Je pense que nous continuons de subir les séquelles de 1968 où, par un curieux retournement de l’histoire, le slogan « Il est interdit d’interdire » a engendré une série d’interdits à partir des années 80 puisque, aujourd’hui, il n’est plus possible d’émettre un certain nombre d’idées sans susciter la réprobation des ligues de vertu. Au mieux, cela engendre quelques réprobations. Au pire, vous vous retrouvez poursuivi pour racisme ou xénophobie. C’est en imposant des interdits, toujours plus nombreux et plus contraignants, que l’on a pu jeter un voile complet sur des pans entiers de l’histoire.

Que pensez-vous de ceux qui estiment qu’il y a une évolution naturelle des choses, comme s’il y avait un rouleau compresseur mondial ?

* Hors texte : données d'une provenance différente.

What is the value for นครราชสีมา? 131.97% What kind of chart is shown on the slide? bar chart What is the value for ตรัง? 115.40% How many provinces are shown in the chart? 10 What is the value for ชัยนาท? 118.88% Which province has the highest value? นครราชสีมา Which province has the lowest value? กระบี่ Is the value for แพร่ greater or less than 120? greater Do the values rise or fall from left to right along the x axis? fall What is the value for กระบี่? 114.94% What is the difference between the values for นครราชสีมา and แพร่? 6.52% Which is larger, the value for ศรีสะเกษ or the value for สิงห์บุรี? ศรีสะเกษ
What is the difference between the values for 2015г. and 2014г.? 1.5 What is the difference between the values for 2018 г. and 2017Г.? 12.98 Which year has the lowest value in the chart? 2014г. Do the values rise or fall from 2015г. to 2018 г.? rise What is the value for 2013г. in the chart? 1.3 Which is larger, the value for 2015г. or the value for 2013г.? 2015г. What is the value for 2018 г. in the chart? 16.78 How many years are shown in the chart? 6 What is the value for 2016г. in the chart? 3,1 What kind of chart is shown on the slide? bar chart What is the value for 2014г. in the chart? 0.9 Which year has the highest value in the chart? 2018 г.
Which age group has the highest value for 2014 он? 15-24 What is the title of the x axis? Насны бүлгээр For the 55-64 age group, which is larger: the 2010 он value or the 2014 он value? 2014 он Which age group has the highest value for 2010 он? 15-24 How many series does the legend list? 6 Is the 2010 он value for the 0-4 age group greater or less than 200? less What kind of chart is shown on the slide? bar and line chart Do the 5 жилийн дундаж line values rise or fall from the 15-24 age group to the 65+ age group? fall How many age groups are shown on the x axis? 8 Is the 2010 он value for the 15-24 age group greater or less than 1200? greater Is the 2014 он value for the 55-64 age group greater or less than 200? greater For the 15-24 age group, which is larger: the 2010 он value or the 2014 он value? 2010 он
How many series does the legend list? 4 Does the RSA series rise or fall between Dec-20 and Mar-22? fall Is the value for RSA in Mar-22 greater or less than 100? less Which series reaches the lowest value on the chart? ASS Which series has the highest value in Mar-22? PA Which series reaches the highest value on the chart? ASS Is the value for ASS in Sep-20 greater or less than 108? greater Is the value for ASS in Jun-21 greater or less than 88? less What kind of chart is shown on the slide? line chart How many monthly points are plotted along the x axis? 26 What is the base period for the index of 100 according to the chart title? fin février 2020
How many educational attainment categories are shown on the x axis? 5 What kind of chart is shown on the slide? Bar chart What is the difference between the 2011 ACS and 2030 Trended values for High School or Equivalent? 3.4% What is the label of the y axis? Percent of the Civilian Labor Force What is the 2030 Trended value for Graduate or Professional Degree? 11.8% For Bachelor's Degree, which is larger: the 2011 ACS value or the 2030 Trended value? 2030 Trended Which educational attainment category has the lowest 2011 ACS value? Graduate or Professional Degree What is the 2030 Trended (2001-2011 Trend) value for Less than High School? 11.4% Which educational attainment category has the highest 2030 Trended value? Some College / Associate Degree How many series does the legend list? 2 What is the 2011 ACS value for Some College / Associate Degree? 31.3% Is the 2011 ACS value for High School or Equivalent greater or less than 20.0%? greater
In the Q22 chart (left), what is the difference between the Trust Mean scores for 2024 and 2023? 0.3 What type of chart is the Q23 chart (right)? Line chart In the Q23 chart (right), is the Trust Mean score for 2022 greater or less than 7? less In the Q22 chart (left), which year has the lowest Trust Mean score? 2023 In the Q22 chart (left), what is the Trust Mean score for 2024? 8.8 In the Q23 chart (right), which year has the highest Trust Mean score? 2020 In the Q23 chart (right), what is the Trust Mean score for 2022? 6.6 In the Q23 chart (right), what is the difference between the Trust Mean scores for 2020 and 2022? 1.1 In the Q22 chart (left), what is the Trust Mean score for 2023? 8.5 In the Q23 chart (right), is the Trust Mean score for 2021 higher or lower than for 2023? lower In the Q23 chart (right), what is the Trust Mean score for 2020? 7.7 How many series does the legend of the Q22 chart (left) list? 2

Je ne suis pas du tout certain qu’il y ait une évolution naturelle dans tous les domaines. L’exemple du mariage pour tous en est une démonstration. On peut dire qu’il y a eu un passage en force au départ mais, chaque fois qu’il y a un passage en force, il y a un effet cliquet et il est impossible de revenir en arrière. On nous explique que la loi est désormais intangible et qu’il n’est plus possible de revenir dessus, alors que le principe de l’alternance est qu’une loi peut défaire ce qu’a fait une précédente loi… Lorsqu’une nouvelle majorité de droite arrive au pouvoir, elle n’a pas le courage de défaire ce que la majorité précédente de gauche a voté. On finit par s’habituer aux choses et, au bout de quelques années, il devient absolument interdit, politiquement et intellectuellement, de remettre en cause une loi. Ce fut le cas de la loi Veil et de bien d‘autres lois. Entre la loi Veil et ce qui existe maintenant, il y a une différence abyssale et ceux qui voudraient revenir à la lettre de la loi de 1974 seraient aujourd’hui dans l’incapacité absolue de le faire. Ce sera d’ailleurs la même évolution pour le mariage pour tous. D’ici à une dizaine d’années, toute contestation, aussi minime soit-elle, ne sera plus possible.